Nunca más

S

Por: Jhon Durán

ilenciosa y lenta iba cayendo como un pañuelo acariciado por una corriente suave, acercándose a su silla mecedora de cada mañana para ver por la ventana un amanecer lleno de gloria; ese día el sol estaba más cerca y las nubes levitaban esparcidas, casi imperceptibles, muy arriba, esas partículas curiosas y enamoradas queriéndolo ver primero, deshacían las nubes para ver la entrada antes que todos.

Esa mañana, ella se dejaba caer sabiendo que ese mismo sol era amado por todos, y que a todos les abrigaba los huesos mientras los suyos temblaban esperando y se organizaban con dificultad sobre el cojincito que se había tardado una semana en terminar; esas manos ya no terminaban rápido nada, nada querían terminar, esas manos querían que todo pasara una y otra vez muy cerquita, esas manos, que tanto tiempo despreciaron muchos cuerpos ahora se detenían en la fría madera de la silla mecedora como si le sacaran un placer de lejana procedencia a esas viejas zanjitas que iban surcando el brazo, doblando en el extremo, rodeando la cabecita que caía como una corriente de agua tallada para que la mano se aferrase allí y el cuerpo exigiera hasta el más mínimo cambio para estar totalmente a gusto, por completo entregado a la silla, al cojincito de forro tejido y al atardecer de ese sol que ese día estaba más cerca y hasta las nubes lo sabían, era por ella.

Ah, cómo se mecía, con qué lentitud lo hacía, con qué descanso ella se mecía, en cada llegada al frente sentía la medida exacta para aplicar la mínima tensión necesaria en sus piernas y devolverse sin desacomodar su cuello, para no ir demasiado hacia adelante y para no ir demasiado hacia atrás.

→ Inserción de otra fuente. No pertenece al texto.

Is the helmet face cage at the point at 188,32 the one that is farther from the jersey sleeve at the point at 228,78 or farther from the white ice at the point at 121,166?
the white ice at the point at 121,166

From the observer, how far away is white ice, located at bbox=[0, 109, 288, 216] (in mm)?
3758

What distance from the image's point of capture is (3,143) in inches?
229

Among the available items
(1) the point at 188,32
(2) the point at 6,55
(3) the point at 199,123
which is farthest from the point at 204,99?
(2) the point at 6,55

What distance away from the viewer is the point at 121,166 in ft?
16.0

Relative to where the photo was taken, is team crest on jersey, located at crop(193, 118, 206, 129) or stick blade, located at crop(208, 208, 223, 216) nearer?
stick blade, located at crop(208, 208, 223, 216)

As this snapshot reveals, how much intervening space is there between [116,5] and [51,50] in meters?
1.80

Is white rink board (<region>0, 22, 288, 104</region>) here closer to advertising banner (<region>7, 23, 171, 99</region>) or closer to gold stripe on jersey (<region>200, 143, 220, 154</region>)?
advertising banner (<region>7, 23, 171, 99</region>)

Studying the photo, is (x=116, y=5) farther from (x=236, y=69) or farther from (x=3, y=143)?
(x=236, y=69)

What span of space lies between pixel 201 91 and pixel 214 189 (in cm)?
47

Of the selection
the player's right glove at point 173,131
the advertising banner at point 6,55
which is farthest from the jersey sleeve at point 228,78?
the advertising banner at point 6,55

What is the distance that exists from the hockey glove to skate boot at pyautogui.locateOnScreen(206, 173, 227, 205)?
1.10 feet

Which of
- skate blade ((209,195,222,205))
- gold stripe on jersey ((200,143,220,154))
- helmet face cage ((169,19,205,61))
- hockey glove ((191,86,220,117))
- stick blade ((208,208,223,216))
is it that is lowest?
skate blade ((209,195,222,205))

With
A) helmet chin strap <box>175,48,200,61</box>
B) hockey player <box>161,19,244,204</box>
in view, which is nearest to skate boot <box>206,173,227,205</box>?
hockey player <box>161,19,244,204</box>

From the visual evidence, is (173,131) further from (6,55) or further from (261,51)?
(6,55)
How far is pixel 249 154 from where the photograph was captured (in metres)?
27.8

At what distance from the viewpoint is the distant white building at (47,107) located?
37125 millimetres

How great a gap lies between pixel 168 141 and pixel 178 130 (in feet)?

Ella, ya se había dicho antes mientras salía el sol, cuando con callado pensamiento vibraba su alma, las palabras de un viejo amado, amante viejo que se ha quedado en sus íntimas vibraciones: Never more; pero ese día no lo pensó, no disfrutó su alma la melancólica caricia, pero no porque la hubiera olvidado, sino más bien porque en su lejana oscuridad de laguna, aquel graznido había sido por fin asimilado, ya no era un pensamiento de su alma, ni un par de palabras en sus labios temblorosos, no era ya un recuerdo como cualquier otro al que se acude para sonreír a solas o para ignorar el tiempo, no, era parte de sí, era ahora parte de su propia vista, de su propio olfato, de su propio tacto: ese sol cercano parecía asegurar que no saldría una vez más y todos lo sabían, era por ella; ese vientecillo ligero que se extendió por su cabello y le hiso erizarse al tocar las orejas, parecía haberle sostenido por última vez en su mágico descenso en la excelente silla; la silla misma hería sus manos con tal furia que atormentaba sus delicados ojos, aquellos dulces ojos enamorados de la infancia que habían prometido no humedecerse aunque estaban a punto de quebrarse. Una sola gota rompió sus mejillas en miles de grietas y la niña, abrazada por el cielo y ese sol cercano, saboreó la gota que había brotado desde el fondo de su laguna memoria, oscuro dolor, tremendo dolor.

Pero ha sido un segundo y nada más, y se ha roto el corazón en un segundo nada más, la silla ya no tiene a quién mecer y se ha dejado de mover, las nubes se empiezan a reunir y el sol se vuelve a alejar, el vientecillo lo intenta pero la oreja no se estremece ya, la laguna se aquietó y los labios no tiemblan más, nunca más.